Elsewhere in the horticulture department's new farming complex on Metropolitan Community College's Fort Omaha campus, young chickens were eating romaine lettuce grown organically a dozen yards away, and bees were making honey in a new hive managed by students.
The animals are a vital, hands-on part of a new small-market farming program at Metro. In a state where big agriculture has always reigned, interest in smaller-scale urban agriculture is growing enough to warrant the program, said Kristina Engler, professor in the horticulture, land systems and management program.
In its first semester, 16 students have enrolled in the courses, which are specific to small-market farming. While some are taking a class as an elective, a career certificate or an associate degree is now available in the specialty for those who hope to start their own small farms.
“A lot of our students are interested in CSAs (Community Supported Agriculture), raising their own chickens, going to farmers markets,” Engler said. “Once we give them the experience in this really hands-on, focused program, it would be enough for them to get their feet on the ground.”
Classes focus on small-animal husbandry, cultivating herbs, vegetables and fruits and understanding planning and food systems. Students will breed rabbits and pigeons, collect eggs from the chickens and honey from the bee hive.
In the aquaponics class, they'll learn to build a system to allow a tub full of tilapia and a rack of aquaponic greens to support each other. Much of the food grown and raised by students will then be used by culinary students at the Sage Student Bistro on campus.
The growth of smaller operations has been impressive in recent years, according to statistics from the Nebraska Department of Agriculture. Since 2000, the number of roadside farm stands has more than tripled to almost 150. Active farmers markets have doubled to more than 80, and individual produce growers selling their product have grown from 78 to 500.

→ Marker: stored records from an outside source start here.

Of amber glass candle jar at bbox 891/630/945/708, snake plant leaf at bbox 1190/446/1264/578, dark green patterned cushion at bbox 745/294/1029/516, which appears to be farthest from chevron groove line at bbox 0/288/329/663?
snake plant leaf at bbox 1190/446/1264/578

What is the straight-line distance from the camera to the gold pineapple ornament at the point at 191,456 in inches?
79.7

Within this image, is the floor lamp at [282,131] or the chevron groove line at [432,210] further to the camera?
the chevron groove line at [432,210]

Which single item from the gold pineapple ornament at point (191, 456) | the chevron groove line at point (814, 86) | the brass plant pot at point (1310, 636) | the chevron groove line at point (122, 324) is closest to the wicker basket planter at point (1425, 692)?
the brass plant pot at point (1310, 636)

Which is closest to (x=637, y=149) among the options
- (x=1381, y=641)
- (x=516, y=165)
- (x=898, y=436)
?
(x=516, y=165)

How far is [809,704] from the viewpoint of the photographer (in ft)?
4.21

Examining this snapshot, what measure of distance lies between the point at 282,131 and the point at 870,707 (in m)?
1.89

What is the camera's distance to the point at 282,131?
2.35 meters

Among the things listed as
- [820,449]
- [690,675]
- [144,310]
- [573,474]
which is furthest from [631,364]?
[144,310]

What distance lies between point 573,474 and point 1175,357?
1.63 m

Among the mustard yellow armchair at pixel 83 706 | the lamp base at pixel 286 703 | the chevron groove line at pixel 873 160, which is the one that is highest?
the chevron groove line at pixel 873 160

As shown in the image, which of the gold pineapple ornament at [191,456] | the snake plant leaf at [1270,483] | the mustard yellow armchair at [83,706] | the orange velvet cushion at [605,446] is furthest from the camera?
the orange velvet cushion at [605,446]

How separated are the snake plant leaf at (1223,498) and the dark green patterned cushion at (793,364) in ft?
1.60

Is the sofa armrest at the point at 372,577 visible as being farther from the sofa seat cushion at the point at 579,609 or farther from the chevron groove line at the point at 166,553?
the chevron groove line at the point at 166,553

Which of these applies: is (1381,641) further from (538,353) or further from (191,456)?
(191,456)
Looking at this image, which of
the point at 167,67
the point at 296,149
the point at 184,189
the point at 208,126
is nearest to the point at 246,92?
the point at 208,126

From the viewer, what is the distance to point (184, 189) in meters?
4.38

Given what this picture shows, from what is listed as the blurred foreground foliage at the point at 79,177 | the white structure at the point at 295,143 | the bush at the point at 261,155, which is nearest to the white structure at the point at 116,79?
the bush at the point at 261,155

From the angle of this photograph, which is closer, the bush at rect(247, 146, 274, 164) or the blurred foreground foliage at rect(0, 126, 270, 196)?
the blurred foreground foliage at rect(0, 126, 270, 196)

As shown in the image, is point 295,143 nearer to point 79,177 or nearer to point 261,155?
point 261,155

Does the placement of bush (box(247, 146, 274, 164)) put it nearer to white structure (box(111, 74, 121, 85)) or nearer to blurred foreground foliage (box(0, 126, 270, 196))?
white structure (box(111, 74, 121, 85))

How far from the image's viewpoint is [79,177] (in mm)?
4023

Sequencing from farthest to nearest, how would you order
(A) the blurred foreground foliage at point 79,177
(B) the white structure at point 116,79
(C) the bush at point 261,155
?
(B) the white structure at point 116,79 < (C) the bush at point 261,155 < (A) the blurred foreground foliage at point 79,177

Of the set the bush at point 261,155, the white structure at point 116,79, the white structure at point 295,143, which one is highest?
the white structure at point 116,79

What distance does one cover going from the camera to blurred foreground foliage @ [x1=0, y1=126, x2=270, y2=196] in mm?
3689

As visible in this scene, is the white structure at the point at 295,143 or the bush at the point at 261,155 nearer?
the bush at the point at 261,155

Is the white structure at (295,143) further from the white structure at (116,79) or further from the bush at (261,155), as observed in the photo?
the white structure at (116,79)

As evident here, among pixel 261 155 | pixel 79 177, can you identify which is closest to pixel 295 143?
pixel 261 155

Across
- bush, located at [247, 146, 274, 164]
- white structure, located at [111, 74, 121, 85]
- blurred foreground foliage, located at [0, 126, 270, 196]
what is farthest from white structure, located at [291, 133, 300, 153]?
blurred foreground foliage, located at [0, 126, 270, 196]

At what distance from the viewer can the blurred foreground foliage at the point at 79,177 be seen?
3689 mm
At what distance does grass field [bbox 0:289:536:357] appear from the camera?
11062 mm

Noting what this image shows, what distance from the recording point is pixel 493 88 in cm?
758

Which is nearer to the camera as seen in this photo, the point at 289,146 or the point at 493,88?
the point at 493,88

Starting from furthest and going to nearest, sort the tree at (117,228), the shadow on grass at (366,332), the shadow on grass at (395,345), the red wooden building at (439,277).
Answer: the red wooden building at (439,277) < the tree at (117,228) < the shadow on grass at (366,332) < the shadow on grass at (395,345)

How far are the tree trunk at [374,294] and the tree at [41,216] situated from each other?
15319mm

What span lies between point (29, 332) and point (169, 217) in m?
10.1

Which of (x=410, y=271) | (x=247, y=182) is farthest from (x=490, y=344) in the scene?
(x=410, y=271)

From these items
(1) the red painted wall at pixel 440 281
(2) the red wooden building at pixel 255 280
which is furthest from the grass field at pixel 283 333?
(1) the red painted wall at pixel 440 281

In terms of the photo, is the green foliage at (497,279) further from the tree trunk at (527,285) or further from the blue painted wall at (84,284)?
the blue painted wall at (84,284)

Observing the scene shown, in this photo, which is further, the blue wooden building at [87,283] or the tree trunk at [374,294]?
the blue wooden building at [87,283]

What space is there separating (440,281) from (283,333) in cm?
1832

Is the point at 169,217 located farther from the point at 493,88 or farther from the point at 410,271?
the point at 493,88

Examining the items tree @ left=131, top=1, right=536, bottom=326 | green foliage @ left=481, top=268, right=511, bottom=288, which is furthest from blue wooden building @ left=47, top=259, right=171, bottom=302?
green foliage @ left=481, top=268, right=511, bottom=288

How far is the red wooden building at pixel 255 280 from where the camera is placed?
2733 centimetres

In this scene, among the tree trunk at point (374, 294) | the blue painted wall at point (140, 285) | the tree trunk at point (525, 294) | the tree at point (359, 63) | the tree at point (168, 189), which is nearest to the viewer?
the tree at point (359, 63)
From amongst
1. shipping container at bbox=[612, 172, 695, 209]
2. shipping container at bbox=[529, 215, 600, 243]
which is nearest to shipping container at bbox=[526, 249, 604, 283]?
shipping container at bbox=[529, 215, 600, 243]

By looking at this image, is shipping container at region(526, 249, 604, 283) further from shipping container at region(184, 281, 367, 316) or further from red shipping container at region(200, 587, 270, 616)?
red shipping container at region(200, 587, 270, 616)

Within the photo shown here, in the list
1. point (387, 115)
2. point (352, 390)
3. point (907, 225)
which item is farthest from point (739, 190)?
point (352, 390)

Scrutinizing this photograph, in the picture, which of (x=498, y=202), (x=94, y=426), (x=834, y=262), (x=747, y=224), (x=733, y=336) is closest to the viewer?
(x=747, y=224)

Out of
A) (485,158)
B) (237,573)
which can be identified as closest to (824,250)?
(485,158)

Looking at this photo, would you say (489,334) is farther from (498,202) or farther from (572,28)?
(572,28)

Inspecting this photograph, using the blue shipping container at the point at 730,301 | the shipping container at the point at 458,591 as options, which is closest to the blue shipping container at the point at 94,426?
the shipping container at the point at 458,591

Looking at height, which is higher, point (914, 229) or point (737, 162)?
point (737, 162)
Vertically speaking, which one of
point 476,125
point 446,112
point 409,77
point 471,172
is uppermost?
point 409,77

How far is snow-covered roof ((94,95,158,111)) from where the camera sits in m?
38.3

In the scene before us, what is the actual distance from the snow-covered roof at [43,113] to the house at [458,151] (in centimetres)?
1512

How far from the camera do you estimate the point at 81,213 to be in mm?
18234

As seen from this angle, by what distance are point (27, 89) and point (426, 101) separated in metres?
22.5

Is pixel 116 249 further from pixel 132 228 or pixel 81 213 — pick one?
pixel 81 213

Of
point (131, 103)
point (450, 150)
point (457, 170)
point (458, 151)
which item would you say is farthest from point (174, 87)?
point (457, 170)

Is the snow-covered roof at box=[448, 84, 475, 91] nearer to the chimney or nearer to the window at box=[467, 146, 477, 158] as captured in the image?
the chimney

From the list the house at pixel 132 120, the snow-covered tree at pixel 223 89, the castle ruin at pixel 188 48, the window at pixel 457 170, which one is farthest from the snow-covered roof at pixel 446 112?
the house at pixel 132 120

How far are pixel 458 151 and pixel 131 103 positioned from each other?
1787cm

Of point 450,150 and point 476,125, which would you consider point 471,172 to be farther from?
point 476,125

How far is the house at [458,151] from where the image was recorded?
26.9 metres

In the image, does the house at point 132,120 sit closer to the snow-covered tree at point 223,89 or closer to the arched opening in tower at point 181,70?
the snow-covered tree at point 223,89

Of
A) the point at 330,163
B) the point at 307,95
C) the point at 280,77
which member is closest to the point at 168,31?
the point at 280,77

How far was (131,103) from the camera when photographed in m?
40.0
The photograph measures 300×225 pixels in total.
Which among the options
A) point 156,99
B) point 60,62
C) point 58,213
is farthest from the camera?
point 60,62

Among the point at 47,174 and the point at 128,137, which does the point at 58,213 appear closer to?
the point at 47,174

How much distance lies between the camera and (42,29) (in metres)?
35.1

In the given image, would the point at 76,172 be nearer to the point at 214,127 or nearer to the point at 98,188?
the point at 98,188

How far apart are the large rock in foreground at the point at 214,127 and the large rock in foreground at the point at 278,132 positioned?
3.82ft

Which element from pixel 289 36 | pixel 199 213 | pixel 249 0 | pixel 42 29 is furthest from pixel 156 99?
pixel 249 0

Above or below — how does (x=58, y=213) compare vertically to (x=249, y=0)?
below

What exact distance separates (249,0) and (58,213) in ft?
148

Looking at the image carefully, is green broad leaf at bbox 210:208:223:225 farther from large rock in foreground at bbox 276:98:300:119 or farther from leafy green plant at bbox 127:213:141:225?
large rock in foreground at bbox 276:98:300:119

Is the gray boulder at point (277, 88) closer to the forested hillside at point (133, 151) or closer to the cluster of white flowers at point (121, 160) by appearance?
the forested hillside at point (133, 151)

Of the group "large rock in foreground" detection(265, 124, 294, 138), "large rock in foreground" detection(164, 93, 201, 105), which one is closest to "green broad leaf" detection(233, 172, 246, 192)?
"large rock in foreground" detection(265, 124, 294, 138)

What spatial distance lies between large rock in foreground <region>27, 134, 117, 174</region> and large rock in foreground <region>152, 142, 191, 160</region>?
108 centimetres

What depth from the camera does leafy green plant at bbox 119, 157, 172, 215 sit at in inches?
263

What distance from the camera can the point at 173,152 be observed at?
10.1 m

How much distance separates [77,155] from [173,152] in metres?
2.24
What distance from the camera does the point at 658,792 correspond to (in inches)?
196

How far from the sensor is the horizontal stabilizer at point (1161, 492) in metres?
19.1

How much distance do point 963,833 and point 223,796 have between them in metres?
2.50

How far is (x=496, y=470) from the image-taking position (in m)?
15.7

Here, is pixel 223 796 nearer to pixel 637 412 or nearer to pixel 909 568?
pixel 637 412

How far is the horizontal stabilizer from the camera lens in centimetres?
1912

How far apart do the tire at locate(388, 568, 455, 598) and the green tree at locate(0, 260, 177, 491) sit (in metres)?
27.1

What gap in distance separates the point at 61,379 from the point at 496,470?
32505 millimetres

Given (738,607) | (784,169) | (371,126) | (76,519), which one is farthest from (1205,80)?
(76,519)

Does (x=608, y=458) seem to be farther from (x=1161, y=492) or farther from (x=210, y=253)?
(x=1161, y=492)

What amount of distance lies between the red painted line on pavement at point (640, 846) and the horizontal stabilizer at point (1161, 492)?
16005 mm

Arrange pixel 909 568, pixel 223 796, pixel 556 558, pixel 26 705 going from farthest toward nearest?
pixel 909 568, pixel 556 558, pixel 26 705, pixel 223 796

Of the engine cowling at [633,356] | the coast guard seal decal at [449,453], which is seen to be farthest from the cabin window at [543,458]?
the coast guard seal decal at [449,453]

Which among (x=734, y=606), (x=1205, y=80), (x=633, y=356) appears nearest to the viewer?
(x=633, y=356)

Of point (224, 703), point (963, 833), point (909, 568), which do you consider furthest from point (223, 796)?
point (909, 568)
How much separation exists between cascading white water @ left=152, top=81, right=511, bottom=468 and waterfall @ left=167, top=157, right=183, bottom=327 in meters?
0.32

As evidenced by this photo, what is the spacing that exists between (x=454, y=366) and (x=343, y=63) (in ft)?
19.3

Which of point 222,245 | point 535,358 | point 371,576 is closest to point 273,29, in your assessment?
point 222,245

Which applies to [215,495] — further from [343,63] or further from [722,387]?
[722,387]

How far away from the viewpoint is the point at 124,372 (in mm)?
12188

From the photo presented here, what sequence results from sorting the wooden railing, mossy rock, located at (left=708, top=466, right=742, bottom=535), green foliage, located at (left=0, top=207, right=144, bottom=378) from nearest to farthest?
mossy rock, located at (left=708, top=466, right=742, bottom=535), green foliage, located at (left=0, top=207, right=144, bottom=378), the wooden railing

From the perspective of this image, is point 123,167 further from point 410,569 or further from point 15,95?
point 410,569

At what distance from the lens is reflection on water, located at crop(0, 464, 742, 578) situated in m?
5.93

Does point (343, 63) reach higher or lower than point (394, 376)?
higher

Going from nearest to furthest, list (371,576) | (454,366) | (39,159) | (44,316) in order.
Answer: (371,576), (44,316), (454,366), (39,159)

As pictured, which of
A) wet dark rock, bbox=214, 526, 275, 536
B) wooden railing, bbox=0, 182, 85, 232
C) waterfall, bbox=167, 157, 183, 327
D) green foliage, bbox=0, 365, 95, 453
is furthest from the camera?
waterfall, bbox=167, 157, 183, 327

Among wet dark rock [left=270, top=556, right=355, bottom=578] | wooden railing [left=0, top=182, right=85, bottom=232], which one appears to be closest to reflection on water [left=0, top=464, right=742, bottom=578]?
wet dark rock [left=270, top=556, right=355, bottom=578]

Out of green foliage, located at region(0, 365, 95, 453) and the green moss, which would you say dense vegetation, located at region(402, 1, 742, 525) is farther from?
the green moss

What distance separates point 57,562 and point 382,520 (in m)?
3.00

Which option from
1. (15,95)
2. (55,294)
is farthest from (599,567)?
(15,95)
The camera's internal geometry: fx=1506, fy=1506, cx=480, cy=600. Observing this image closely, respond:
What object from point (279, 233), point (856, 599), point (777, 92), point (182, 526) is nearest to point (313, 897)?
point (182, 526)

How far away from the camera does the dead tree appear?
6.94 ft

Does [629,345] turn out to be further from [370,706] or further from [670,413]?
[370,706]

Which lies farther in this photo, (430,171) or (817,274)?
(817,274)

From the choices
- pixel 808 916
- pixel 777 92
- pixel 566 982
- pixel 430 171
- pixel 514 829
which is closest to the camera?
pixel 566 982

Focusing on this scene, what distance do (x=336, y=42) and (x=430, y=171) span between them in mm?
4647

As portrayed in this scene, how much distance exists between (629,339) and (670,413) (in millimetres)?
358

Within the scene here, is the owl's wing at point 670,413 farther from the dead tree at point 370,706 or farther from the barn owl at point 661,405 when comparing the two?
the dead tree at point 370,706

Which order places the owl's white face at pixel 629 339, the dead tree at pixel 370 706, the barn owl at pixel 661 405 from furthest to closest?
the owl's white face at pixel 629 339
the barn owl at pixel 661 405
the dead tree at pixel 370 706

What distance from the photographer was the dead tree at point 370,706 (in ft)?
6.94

The changes mean farmers markets that are much different than decades past, said Billene Nemec, coordinator of Buy Fresh Buy Local Nebraska.
“A farmers market here used to be a small gathering of people, all hoping for enough money to get gas to go back home,” Nemec said. “They're ag entrepreneurs now.”
The change has been driven by consumers who want more local, healthy choices and by young people getting into the farming world, she said.
That's why the only real growth in the number of new farmers in recent years has come from smaller operations, said Traci Bruckner, assistant director for rural policy at the Center for Rural Affairs.
The land and farm equipment required to join the dominant system of agriculture — mainstream, commodity growing — are expensive to purchase. But offering a niche product or direct-marketing to consumers is within reach for a beginning farmer, Bruckner said.
“There's definitely a greater opportunity for people to get started in ag by doing small-market farms,” she said.
Though some of the eight students enrolled in Metro's first animal husbandry class plan to pursue careers in urban farming, for Jones, it simply lines up with her interests. She likes to garden, has worked on farms and volunteered with CSAs. She started taking classes to learn more, but now she plans to complete a degree.
Kevin Grobeck, who has also enrolled in the small-market farming program, hopes he'll be able to grow his own food and build a career with what he learns.
“It's important for America right now to focus on environmentally friendly growing, and growing organically and raising small animals to support a family,” Grobeck said.